Kafka not only wrote short stories about walking out like this; he also wrote about it in his diary. That walk, taken under the weight of his father’s anger, left him exhilarated:
For this one night, you completely stepped out of your family.
Something other people can’t fully achieve, even by traveling to the farthest places.


“Clothes” — His Observations Are Naturally a Little Cruel
For girls, makeup is a mask; their social persona is just another outfit.
The moment the exhaustion and puffiness underneath show through, the mask stops working.
When I see beautiful bodies wrapped in dresses full of pleats, lace and frills, I often think: these clothes won’t stay lovely for long.
They’ll wrinkle, and never quite iron flat again.
They’ll catch dust, the dust will settle deep into the folds and never fully come out.
I think: who would willingly put on the same precious dress every morning, take it off every night, and make themselves look that hopelessly sad and absurd?

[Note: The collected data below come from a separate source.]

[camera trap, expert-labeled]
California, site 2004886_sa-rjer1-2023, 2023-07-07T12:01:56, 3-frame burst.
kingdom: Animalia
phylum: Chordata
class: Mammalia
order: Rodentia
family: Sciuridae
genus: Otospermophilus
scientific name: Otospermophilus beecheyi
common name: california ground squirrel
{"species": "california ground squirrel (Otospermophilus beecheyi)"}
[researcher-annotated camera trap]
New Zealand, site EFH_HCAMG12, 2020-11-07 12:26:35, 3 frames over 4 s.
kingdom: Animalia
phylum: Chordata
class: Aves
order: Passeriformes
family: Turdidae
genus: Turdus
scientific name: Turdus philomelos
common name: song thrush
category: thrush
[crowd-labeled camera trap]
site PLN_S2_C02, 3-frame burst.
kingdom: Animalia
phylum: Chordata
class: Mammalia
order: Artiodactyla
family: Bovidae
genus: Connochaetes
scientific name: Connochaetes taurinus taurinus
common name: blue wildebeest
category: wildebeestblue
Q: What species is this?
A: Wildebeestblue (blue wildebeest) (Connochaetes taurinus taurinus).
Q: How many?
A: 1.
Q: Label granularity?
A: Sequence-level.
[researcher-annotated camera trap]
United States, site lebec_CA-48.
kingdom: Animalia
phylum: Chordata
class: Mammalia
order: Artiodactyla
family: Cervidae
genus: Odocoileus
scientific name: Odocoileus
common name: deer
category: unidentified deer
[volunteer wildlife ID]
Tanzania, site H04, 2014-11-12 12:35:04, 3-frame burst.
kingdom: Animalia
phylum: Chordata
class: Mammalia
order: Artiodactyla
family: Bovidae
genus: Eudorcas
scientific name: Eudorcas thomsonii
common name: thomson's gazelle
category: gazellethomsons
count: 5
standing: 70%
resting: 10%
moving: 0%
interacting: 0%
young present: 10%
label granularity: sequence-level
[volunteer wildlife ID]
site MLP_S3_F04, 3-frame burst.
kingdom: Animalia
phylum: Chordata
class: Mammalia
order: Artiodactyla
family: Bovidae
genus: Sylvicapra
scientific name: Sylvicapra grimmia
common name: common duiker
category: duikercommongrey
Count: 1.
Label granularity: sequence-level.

But then I see some women who are genuinely beautiful — all those expressive muscles and bones, the springy skin, the hair like a soft cloud. Day after day they wear this one inborn outfit, this natural costume of theirs.
They keep slipping the same face into the same pair of hands, looking at the same features in the same mirror, over and over and over.

Only every now and then, late at night, when they come home from a party, the face in the mirror looks tired, swollen, dusted over — and everyone has already seen it like that. At that point, this mask of a face is no longer so easy to wear.